**REQUIRED ACTION 1**
According to the forum thread about local favorites, where is Rockfeller's?
**REQUIRED ACTION 2**
Decide whether each statement agrees with the forum thread about local favorites, and for each answer yes or no and quote the deciding words of the thread: (a) Manitoba likes the dark and banana beers at Rockfeller's. (b) expatuk2016 can easily buy Strongbow and Magners here. (c) expatuk2016 considers SMig apple beer a good replacement for cider.
**REQUIRED ACTION 3**
Write the next part of the forum thread about local favorites, picking up after its final sentence.

**TEXT SHOWN**
⁂
# The best of...



## Manitoba (Jun 25, 2014)

We all have our favourites.They can be local delicacies or things you miss from home but have found great ones here. 

This thread is a place to let others know what you think is the best of class that you have found here.

For me, I like a good north american style burger. All the fast food places sell machine made patties on tasteless buns so I went searching for a home style one. The best I've found so far is Rockfeller's in Greenbelt 3. They have a great BBQ burger and some of the best cole slaw I've tasted.

Pretty good local beer too. I like their dark or the banana beers 

Foods, service, views, experiences, what are your favourites here?


----------



## expatuk2016 (Mar 20, 2016)

I like the US burgers from S&R very big and tasty. Also the coffee granules from Bentonvile.
1 thing i miss is Cider ! Not cider vineger but brewed apple cider such as Strongbow and Magners, but both sold out here ! I prefer cans as they are 500ml bottles 300ml. But as of now SMig apple beer is a good replacement.
I like the Jollibee champ and in south supermarket there is a max burger franchise yummy !
⁂
**GIVEN DATA**

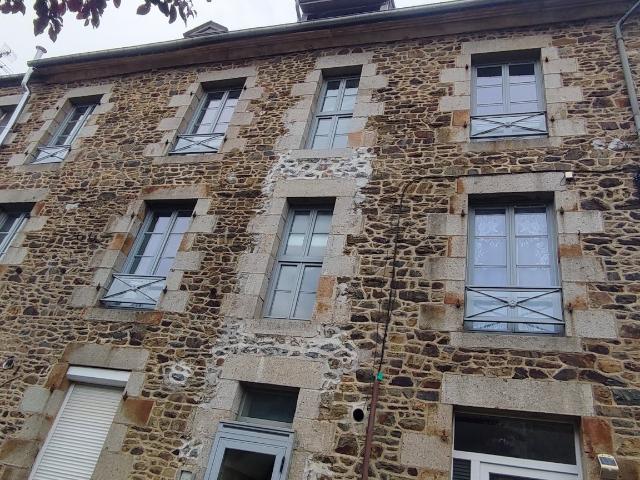 Appartement vente à Fougères-Vitré, Bretagne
⁂
**RESULT 1**
Greenbelt 3.

**RESULT 2**
(a) Yes: "I like their dark or the banana beers"
(b) No: "but both sold out here !"
(c) Yes: "But as of now SMig apple beer is a good replacement."

**RESULT 3**
----------



## JRB__NW (Apr 8, 2015)

Well I'm a bit of an ethnic foodie and high quality is hard to find in Cebu, even in the big malls. None of these are cheap in Filipino terms (1000-1200p lunch for two, w/o alcohol), but they are really good quality and service (attentive, food comes in proper sequence) and I enjoy each of them at least once a month in order to keep my sanity. Note that my filipina can eat with the kid for a lot less in any of them by sharing, haha.

JRB's short list of outstanding restaurants in Cebu:
Mediterranean/European - Anzani (simply amazing quality, world class)
Greek/Mediterranean - Cyma Greek Taverna (very authentic and excellent quality)
Mexican - Maya (Excellent quality Mexican food, generous portions, dinner only)
Vietnamese - Phat Pho (Excellent. Go to the main one in Crossroads Mall)
Japanese - Azabu (very good, they recently moved, so I haven't been in a while)
German - BoRussia, (1 1/2 hours north of Cebu City in Sogod, excellent, and in a relaxing setting)
Bon Appetit!


----------



## expatuk2016 (Mar 20, 2016)

For anyone visiting Los Banos and the surrounding provinces.

My foodie places for cheap meals with good service CELS restaurant just outside the Unie entrance .
Food is good and so are their shakes. Average price 200pesos for 3
ELLENS Fried Chicken Lopez avenue branch just a few yards from the crossing food always fresh.
And i love their fried chicken. Average price 150pesos inc pepsi for 3
Bit further afield is SULYAT Restaurant just before San Pablo best cooked cream dory i have had so far and the ambience is great ! Average price 1000 pesos for 4
For chinese food it has to be KING BEE in Nuvali ! Their fried rice YUMMY and i hate rice !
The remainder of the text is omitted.